Pięściarskie zgrupowanie w Gródku nad Dunajcem

284

Jeszcze nie opadły emocje związanie z udziałem Patryka Lachowicza w zgrupowaniu kadry narodowej, a już krótko po nim Stowarzyszenie Boks Lubin udało się do Gródka nad Dunajcem na tradycyjny obóz sportowy. W województwie małopolskim lubinianie trenowali wraz z kadrą wojewódzką Mazowsza prowadzoną przez Krzysztofa Miałkiego.

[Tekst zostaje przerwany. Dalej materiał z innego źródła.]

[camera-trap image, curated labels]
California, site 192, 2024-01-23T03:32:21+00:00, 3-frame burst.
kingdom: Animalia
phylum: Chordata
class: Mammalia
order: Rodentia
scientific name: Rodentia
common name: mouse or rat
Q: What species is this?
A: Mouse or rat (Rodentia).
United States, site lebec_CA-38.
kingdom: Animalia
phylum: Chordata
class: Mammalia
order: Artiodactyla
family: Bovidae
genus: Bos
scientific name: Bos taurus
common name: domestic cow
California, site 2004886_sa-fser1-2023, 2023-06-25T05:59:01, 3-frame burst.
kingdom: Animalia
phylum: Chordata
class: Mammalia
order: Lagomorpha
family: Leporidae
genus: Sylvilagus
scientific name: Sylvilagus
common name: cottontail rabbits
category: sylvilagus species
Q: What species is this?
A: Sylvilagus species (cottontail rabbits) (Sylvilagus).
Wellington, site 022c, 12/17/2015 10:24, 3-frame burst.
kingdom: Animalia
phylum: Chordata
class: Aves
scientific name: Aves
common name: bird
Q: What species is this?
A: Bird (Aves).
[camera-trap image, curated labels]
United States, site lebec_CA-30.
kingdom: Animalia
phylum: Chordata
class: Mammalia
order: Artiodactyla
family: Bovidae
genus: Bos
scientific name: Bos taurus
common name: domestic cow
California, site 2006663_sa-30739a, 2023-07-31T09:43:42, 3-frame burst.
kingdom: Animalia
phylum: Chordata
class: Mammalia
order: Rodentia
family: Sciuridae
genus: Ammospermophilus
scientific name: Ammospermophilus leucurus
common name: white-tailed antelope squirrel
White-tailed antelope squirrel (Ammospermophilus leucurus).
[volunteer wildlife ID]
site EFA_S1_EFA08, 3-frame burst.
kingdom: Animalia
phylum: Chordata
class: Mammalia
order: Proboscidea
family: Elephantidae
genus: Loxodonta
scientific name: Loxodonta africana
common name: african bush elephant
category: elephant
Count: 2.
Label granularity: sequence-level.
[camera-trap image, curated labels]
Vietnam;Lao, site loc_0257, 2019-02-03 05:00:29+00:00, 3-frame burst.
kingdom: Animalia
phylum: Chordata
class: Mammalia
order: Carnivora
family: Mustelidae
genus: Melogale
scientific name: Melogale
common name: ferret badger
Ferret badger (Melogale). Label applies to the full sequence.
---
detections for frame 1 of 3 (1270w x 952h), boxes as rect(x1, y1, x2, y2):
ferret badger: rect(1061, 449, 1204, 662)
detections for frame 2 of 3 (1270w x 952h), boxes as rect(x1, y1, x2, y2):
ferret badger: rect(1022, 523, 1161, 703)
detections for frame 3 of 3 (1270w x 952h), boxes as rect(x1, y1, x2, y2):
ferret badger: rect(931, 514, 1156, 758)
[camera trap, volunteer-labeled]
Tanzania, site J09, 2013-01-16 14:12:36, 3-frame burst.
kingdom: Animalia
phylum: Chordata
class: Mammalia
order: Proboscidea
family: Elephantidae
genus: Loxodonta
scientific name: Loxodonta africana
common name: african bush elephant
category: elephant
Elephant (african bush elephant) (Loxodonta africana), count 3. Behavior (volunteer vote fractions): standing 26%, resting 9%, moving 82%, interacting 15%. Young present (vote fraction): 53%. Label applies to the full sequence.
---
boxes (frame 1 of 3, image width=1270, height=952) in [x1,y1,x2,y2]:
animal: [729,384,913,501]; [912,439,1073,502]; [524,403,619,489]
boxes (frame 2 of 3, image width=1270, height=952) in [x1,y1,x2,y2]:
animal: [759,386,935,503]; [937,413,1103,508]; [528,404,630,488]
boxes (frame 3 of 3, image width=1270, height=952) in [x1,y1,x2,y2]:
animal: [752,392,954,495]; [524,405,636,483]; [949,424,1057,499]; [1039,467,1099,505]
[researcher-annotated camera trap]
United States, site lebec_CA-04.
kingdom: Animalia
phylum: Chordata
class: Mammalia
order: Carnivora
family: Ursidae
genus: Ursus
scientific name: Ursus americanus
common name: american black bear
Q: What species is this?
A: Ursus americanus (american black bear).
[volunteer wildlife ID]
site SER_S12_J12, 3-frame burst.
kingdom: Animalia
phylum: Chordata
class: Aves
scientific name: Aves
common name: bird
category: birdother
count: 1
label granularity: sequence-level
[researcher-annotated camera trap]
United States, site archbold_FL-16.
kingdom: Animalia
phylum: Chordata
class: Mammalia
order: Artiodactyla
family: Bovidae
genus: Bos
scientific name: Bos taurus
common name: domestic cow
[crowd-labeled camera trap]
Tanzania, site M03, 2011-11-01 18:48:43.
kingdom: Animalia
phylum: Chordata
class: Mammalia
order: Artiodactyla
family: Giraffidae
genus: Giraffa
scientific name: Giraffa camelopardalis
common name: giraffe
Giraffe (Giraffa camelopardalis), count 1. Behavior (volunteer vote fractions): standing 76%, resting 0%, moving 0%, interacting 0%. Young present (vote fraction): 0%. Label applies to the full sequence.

Tradycyjnie podczas okresu przygotowawczego ekipa Boks Lubin udała się do Gródka nad Dunajcem. Od wielu lat, miejsce to pozwala zawsze mocno przygotować zawodników do nadchodzącego sezonu. Tak było i tym razem. Treningi i sparingi mocno szlifowały umiejętności i formę zarówno lubinian, jak i kadry Warszawsko-mazowieckiego Okręgu Bokserskiego. – Przećwiczyliśmy i udoskonaliliśmy dużo elementów – podkreśla Zbigniew Siwak, trener Boks Lubin.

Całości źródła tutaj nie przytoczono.